COVID Day 42: Up The Down Staircase

To see other COVID posts, visit my Quarantine blog.

Historically, quarantine has been used to isolate an unhealthy sub-population from a larger healthy population. Perhaps the earliest example of quarantine comes from the Old Testament where lepers were isolated from the general population to avoid spreading disease. It wasn’t however, until the 14th century that Venice established the first formal quarantine protocols to stave off the Black Death by requiring all ships entering port to quarantine for 40 days. In modern parlance, quarantine is defined as the precautionary isolation period that those possibly exposed to a contagion must undergo in order to protect the healthy population.

America instituted its first quarantine station in 1732 at Bedloe Island to isolate immigrants suspected of having small pox or yellow fever. Ironically, Bedloe Island is where the Statute of Liberty now resides. In 1799, a special hospital was built in Philadelphia to quarantine people suspected of being infected with yellow fever. This was in response to an outbreak that killed 12% of the city’s residents.

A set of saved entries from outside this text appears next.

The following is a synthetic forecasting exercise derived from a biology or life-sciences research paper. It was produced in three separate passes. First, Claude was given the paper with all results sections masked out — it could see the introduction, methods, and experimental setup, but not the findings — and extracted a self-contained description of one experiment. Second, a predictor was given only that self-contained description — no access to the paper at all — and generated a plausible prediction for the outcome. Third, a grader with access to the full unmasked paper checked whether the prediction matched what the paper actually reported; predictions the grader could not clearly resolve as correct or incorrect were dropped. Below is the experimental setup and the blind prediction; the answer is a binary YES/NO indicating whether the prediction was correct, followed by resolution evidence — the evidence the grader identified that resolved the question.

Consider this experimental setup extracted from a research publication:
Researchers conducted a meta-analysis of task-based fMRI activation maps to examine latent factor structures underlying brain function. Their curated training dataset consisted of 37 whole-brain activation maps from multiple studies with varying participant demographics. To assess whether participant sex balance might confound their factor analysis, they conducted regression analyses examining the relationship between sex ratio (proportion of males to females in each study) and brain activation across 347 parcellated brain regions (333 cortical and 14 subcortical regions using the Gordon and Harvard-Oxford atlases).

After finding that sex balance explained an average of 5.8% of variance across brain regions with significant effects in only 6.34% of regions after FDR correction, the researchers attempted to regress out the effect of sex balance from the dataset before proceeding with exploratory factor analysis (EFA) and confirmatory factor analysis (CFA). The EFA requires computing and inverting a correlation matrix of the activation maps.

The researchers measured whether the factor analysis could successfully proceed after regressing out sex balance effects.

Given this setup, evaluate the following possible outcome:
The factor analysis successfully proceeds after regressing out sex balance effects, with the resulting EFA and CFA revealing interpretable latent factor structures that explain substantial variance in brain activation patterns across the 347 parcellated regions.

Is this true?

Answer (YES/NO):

In 1878, Congress passed the National Quarantine Act to help combat Cholera outbreaks, which placed the authority to quarantine American citizens with the federal government. Final federalization occurred in 1921 after the deadly Spanish Flu pandemic. The federal government’s authority to quarantine was further strengthened in the Public Health Service Act of 1944, but it wasn’t until 1967, that the CDC took over management of the nation’s quarantine measures.

Not only are the state quarantines currently enacted during COVID illegal, they run contrary to the logical approach taken by countries and cultures reaching all the way back to the biblical era. In what seems like racing up the down staircase, the current COVID implementation of quarantine is predicated on isolating the healthy population, which is both unprecedented and illogical.

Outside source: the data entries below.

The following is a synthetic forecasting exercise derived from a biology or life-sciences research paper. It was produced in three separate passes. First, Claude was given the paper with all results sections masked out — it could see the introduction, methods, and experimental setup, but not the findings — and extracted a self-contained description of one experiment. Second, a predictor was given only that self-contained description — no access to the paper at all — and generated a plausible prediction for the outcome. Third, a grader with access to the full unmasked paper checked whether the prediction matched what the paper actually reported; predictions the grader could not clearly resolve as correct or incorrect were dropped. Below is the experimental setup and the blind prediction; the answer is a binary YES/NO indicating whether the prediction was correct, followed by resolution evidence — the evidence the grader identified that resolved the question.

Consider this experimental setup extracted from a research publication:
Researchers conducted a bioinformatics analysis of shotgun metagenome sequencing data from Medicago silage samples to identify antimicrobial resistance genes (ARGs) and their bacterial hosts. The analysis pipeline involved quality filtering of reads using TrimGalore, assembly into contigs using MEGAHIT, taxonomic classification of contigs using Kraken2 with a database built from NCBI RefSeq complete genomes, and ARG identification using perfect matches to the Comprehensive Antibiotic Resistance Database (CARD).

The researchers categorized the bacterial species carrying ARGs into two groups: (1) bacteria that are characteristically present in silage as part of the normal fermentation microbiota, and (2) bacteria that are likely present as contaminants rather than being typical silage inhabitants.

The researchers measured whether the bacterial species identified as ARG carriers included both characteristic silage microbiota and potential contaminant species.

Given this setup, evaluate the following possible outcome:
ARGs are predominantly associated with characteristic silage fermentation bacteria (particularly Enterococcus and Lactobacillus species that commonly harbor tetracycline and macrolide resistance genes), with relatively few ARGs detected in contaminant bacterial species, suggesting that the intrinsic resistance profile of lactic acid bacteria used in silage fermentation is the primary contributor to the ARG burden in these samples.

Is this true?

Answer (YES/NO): NO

Not only does one have to question the logic of the COVID quarantine, one has to question its necessity. Early on in the COVID crisis when WHO and CDC didn’t know what kind of virus they were dealing with, a panic grew out of fear and a justifiable abundance of caution. But then like a wildfire that’s become self-consuming, state and federal governments across the globe were consumed by a need not just to reduce risk, but to eliminate it all together; something that is equally unprecedented and impossible.

Consider that in America, the COVID crisis is not as bad as past flu seasons; for example, this year’s COVID crisis compared with the 2017 flu season. Can you remember back three years to the many months you spent in quarantine, or the personal liberties you were compelled to surrender? If you can’t, the question is why not? As the table below shows, your likelihood of dying from flu in 2017 was higher than is your likelihood of dying from COVID. Why were the sixty-one thousand flu deaths in 2017 not as precious as the fifty-three thousand COVID deaths in 2020?

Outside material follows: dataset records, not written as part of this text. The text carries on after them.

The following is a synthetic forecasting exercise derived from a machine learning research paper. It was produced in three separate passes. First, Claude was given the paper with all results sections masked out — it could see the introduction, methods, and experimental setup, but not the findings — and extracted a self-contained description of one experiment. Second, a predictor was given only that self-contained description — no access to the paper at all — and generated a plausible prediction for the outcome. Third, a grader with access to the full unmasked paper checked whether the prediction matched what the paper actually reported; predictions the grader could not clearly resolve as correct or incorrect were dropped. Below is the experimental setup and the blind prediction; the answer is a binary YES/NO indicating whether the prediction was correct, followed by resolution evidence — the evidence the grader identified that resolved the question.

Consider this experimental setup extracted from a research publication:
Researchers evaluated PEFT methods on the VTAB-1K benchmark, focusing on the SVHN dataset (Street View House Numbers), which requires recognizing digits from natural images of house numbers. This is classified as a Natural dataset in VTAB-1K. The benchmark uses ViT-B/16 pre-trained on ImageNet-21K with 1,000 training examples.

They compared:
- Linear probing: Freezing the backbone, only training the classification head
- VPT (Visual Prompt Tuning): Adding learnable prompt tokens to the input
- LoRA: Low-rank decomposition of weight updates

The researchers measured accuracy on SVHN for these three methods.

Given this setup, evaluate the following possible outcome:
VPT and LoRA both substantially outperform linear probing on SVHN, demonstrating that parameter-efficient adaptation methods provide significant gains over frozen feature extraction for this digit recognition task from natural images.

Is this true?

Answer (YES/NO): YES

Note about the table and its findings. The number of Americans tested for COVID is based on CDC data, as is the number of infected. Relative to the overall U. S. population, the number tested is small (1.62%), but statistically sufficient enough for a first principles extrapolation to the number of American’s likely infected. This is of course a coarse estimate because it doesn’t take into account mitigating circumstances; such as the population of people tested was not random. The people tested were likely ones who suspected they were infected from particular regions, like New York. But assuming 18% of the population is infected, then the chance of dying once infected is 0.09%. Meanwhile, the chance you would die in 2017 if you got the flu was 0.14%.

Other mitigations that would skew these findings is that the number of COVID deaths is known to be inflated. We’ve previously discussed how New York admits to inflating their COVID death counts by 57%. This week Pennsylvania admitted that they overcounted by 50%. The financial incentive for Doctors and hospitals to overcount, means the true likelihood of dying from COVID once infected, is probably lower than the CDC number shown in the table.

Summary: Throughout history, quarantine has been used to isolate an unhealthy population from a healthy population in order to slow the spread of a disease. Quarantine has never been shown to stop the spread of a disease. During the COVID crisis an inverse-quarantine strategy has been adopted where for the first time in world history, its the healthy population being isolated. A more reasonable and rational approach would be to isolate those who are already sick along with those at high risk, such as people with underlying conditions or genetically predisposed, while letting the healthy population live their normal lives. This is a strategy that has worked going all they back to biblical times.